The human cardiac ryanodine receptor (hRyR2) is a Ca²⁺ ion channel found on the sarcoplasmic reticulum of cardiomyocytes that plays a central role in excitation-contraction coupling. This channel is tightly regulated to prevent dysfunction, though mutation of hRyR2 is associated with arrhythmia and cardiomyopathy.  Inter-channel clustering of hRyR2 is proposed to regulate its function¹, preventing uncontrolled Ca²⁺ release and possibly promoting concerted gating². This research aims to functionally characterise arrhythmia / cardiomyopathy-linked mutations (R1051P, R1051C, and R1051H) found in the P1 domain – a region likely involved in inter-channel clustering³ – to determine whether any Ca²⁺ release dysfunction is influenced by functional changes at the clustering level.

HEK293 cells recombinantly expressing either wild-type (WT) or mutant hRyR2 were loaded with Calbryte 520 AM Ca²⁺ sensitive dye and imaged using confocal microscopy to assess whole cell Ca²⁺ release. Ca²⁺ release from populations of human recombinant RyR2 channels incorporated into droplet interface bilayers (DIBs)⁴ was analysed optically (with Cal590) using total internal reflection fluorescence microscopy (TIRF). Purified hRyR2 was incorporated into artificial bilayers for single channel recording and analysis of gating mechanisms⁵.

Spontaneous whole cell Ca²⁺ release from R1051-mutants was significantly different from WT hRYR2 (p<0.05, one-way ANOVA with Tukey post-hoc tests) and displayed longer duration of oscillations (WT = 17.7±0.18, R1051P = 21.4±0.51, R1051C = 21.3±0.34, R1051H = 20.5±0.30, seconds), and lower amplitude (WT = 1.15±0.2, R1051P = 0.88±0.03, R1051C = 0.76±0.02, R1051H = 0.71±0.02, ΔF/F₀) (n = number of cells, WT n=645, R1051P n=204, R1051C n=357, R1051H n=447, results expressed as mean±SEM), indicating Ca²⁺ release dysfunction. Populations of R1051P hRyR2 exhibited additional Ca²⁺ flux behaviours not observed for the WT indicative of rapid switching between stable periods of low and high Ca²⁺ flux (n=42-63 channel populations). Preliminary analysis estimating cluster size did not indicate any difference in cluster size between R1051P and WT hRyR2, although results suggested these behaviours manifested more frequently in larger populations. Single channel experiments showed comparable open probabilities (P_o) for mutant and WT channels (n=3-4 channels), although mathematical modelling of higher P_o traces indicated R1051P visited longer open states more frequently (WT τ = 36.5ms, amp = 54%, R1051P τ = 60.4ms. amp = 68%) with fewer flicker closings than WT hRyR2.

» Data shown
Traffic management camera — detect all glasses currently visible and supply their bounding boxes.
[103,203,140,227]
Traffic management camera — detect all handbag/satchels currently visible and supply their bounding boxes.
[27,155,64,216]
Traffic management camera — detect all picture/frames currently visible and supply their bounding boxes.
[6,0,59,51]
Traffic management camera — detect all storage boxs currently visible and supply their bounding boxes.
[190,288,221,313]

---

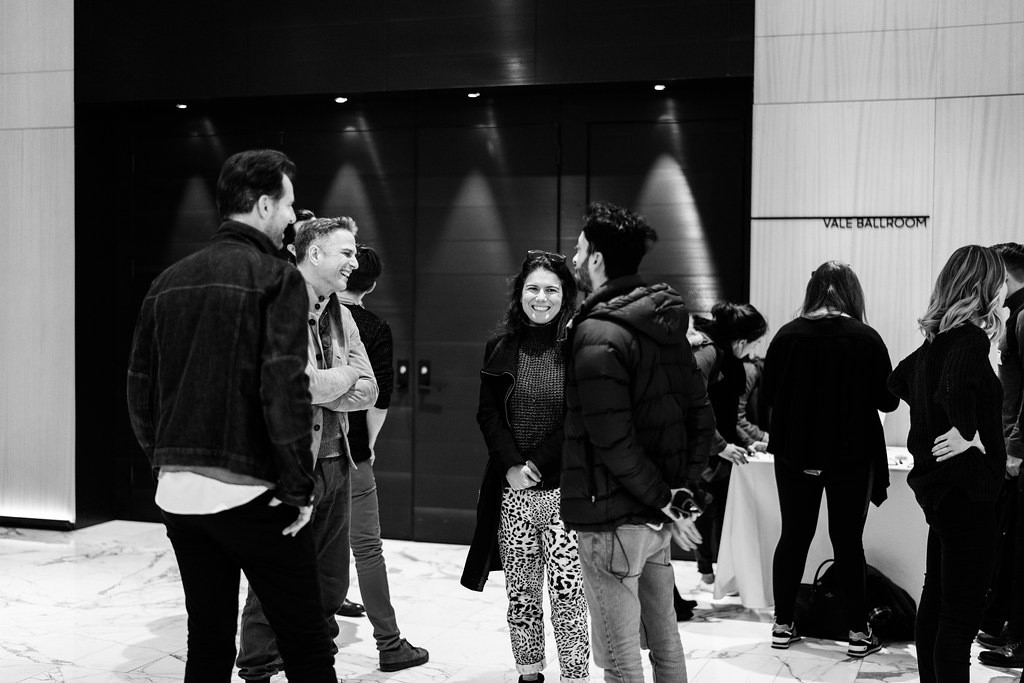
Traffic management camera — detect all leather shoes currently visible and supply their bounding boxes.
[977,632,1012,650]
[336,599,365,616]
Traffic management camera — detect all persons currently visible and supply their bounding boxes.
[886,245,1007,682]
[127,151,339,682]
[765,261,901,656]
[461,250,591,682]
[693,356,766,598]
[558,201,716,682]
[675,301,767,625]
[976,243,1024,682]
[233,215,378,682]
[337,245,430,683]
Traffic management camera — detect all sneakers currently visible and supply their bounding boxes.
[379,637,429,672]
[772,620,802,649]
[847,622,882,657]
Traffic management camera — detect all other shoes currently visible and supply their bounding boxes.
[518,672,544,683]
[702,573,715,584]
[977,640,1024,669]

==

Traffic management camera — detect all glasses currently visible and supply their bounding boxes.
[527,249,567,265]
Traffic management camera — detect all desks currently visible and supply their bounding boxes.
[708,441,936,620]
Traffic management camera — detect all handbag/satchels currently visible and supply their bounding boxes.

» Prompt 1
According to the abstract on cardiac ryanodine receptor mutations, which Ca²⁺-sensitive dye was loaded into the HEK293 cells for whole-cell imaging?
» Prompt 2
Write the next part of the abstract on cardiac ryanodine receptor mutations, starting after its last sentence.
The records have no connection to the text.

» Answer space 1
Calbryte 520 AM.

» Answer space 2
This research demonstrates that mutation of R1051 affects hRyR2 function at multiple organisational levels. Effects at the single channel level seem of minor impact, with dysfunction becoming more pronounced and distinct from the WT in populations of channels, suggesting that the mutational effect largely manifests at the cluster level. This has downstream effects on global Ca²⁺ release dynamics that may act as a substrate for arrhythmia. Future work aims to better quantify cluster size and correlate this to Ca²⁺ release behaviour from populations, and consideration of hRyR2 distribution within clusters will be important in consolidating the mechanism of dysfunction.